[Saved data entries]
■ ■ ■
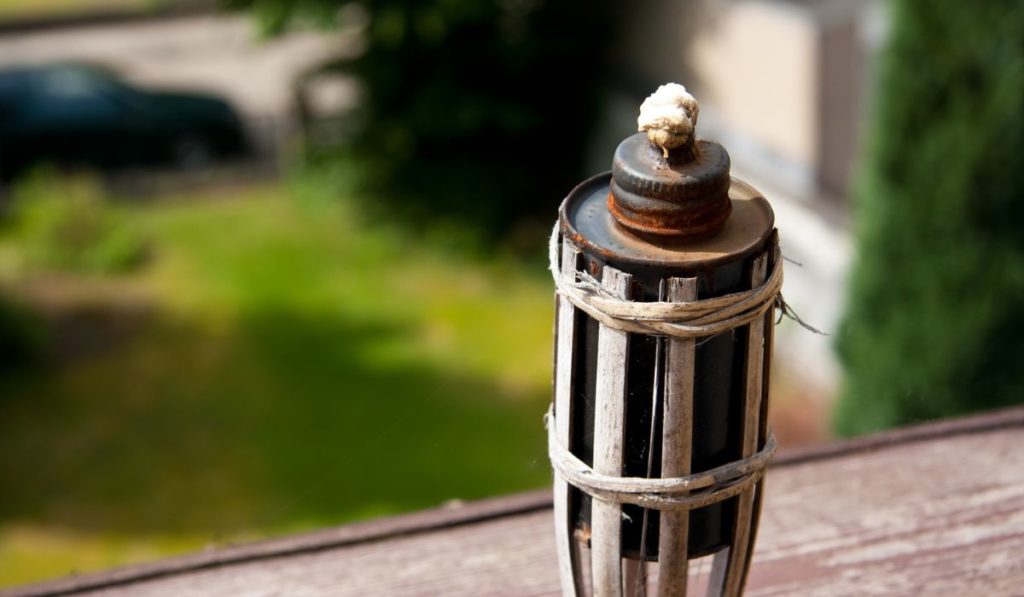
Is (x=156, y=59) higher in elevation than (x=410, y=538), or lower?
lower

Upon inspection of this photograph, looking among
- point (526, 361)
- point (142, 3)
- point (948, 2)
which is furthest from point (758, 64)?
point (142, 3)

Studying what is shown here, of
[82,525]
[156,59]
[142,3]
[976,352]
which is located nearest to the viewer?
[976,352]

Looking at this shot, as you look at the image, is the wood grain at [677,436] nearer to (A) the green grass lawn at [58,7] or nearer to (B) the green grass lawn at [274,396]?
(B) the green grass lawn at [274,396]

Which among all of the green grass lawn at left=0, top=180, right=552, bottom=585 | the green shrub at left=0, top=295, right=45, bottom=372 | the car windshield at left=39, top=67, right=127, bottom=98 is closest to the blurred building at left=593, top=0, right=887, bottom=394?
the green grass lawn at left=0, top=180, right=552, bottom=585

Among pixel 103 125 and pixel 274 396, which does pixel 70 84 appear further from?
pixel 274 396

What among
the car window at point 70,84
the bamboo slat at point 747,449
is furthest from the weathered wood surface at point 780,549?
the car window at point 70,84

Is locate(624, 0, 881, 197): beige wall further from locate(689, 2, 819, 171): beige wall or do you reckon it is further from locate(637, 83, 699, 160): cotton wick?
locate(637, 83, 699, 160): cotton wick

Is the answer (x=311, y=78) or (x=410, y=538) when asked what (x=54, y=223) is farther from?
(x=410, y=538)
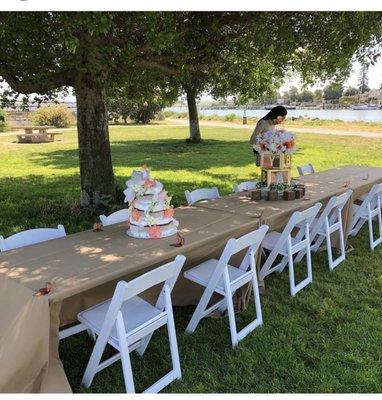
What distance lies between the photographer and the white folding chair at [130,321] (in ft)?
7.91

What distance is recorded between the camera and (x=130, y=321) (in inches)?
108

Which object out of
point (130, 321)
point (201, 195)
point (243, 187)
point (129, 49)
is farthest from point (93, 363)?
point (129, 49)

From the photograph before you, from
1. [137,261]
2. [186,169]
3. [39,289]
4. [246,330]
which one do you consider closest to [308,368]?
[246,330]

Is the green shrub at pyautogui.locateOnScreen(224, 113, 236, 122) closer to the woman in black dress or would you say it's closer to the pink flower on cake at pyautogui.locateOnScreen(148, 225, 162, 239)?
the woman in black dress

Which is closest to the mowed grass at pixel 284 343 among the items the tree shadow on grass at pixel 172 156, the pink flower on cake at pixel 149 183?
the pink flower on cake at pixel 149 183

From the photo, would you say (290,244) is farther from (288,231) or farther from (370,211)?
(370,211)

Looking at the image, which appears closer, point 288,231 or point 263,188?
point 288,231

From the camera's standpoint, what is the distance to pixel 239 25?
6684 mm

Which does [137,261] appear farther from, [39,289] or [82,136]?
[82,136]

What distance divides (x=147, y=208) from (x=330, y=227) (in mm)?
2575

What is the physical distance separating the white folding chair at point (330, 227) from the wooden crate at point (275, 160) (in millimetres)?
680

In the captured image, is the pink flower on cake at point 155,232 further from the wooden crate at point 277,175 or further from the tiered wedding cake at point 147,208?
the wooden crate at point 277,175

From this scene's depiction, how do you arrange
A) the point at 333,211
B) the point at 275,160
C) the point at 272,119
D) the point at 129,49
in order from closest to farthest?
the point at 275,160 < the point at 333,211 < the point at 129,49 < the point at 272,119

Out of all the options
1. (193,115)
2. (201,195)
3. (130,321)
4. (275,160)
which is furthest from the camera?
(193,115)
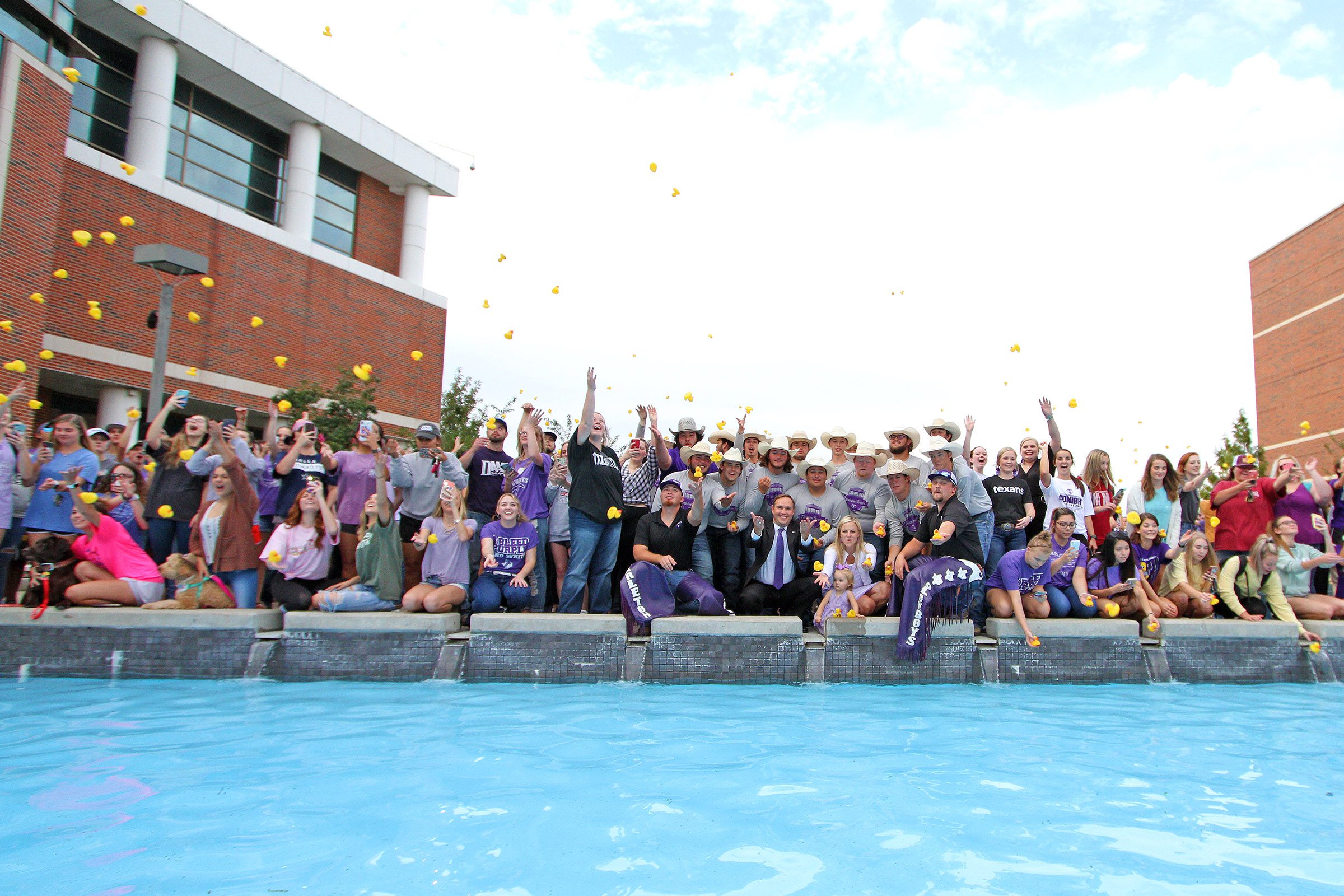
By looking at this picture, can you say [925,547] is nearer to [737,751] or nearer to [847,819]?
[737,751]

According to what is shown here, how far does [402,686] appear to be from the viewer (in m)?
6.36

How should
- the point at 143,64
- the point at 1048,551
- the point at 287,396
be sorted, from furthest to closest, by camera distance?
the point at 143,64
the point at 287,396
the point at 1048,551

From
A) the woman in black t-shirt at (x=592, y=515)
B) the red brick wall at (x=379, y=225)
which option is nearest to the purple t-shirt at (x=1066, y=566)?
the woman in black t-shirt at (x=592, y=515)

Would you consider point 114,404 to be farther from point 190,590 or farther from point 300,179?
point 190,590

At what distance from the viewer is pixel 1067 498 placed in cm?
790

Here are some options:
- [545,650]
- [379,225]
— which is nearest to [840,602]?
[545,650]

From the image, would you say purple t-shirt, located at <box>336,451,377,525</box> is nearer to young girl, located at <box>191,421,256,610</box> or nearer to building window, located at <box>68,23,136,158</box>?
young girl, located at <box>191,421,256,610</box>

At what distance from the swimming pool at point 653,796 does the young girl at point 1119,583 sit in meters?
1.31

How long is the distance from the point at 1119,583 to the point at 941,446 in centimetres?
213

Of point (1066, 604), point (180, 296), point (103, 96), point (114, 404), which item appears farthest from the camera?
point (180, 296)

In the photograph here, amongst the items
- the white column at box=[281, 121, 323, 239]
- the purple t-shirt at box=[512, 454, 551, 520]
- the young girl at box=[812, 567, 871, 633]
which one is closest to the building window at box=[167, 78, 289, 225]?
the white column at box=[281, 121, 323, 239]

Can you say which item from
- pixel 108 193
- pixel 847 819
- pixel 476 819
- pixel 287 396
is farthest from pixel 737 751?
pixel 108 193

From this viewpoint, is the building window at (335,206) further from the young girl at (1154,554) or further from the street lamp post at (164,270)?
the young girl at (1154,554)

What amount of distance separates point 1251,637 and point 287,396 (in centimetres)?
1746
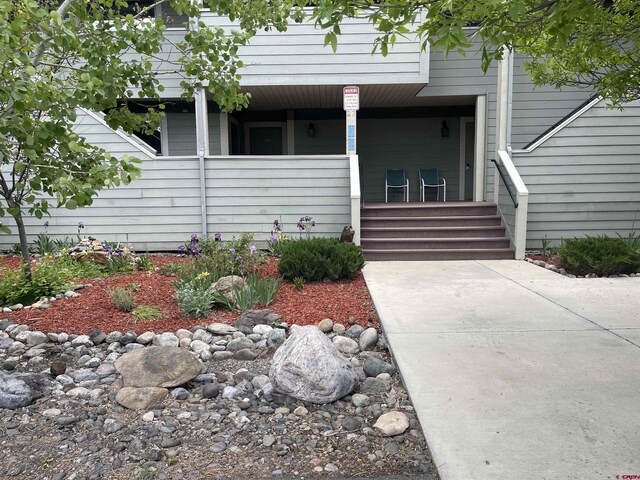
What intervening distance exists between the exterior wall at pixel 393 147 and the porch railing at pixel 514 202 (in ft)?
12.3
■ ■ ■
▶ Written exercise: Extract exactly the lines from the one containing "Would you consider" through the last line of the records above, both included, and leave out the pictures.

▶ Response:
Would you consider point 114,404 to be farther from point 190,590 or farther from point 300,179?
point 190,590

At what distance from the viewer is pixel 1067 498 placed in cm?
790

Here are some options:
- [545,650]
- [379,225]
— which is nearest to [840,602]?
[545,650]

From the image, would you say purple t-shirt, located at <box>336,451,377,525</box> is nearer to young girl, located at <box>191,421,256,610</box> or nearer to building window, located at <box>68,23,136,158</box>?
young girl, located at <box>191,421,256,610</box>

At what distance from the swimming pool at point 653,796 does the young girl at point 1119,583 sit in meters?
1.31

How long is the distance from the point at 1119,583 to the point at 941,446 in centimetres?
213

Of point (1066, 604), point (180, 296), point (103, 96), point (114, 404), which item appears farthest from the camera?
point (180, 296)

In the photograph here, amongst the items
- the white column at box=[281, 121, 323, 239]
- the purple t-shirt at box=[512, 454, 551, 520]
- the young girl at box=[812, 567, 871, 633]
which one is closest to the building window at box=[167, 78, 289, 225]?
the white column at box=[281, 121, 323, 239]

Can you say which item from
- pixel 108 193
- pixel 847 819
- pixel 476 819
- pixel 287 396
is farthest from pixel 737 751?
pixel 108 193

From this viewpoint, is the building window at (335,206) further from the young girl at (1154,554) or further from the street lamp post at (164,270)?
the young girl at (1154,554)

What amount of distance separates point 1251,637 and point 287,396 (in centimetres)?
1746
What intervening distance exists between the exterior wall at pixel 393 147 and the porch railing at pixel 514 202 (in ft)?
12.3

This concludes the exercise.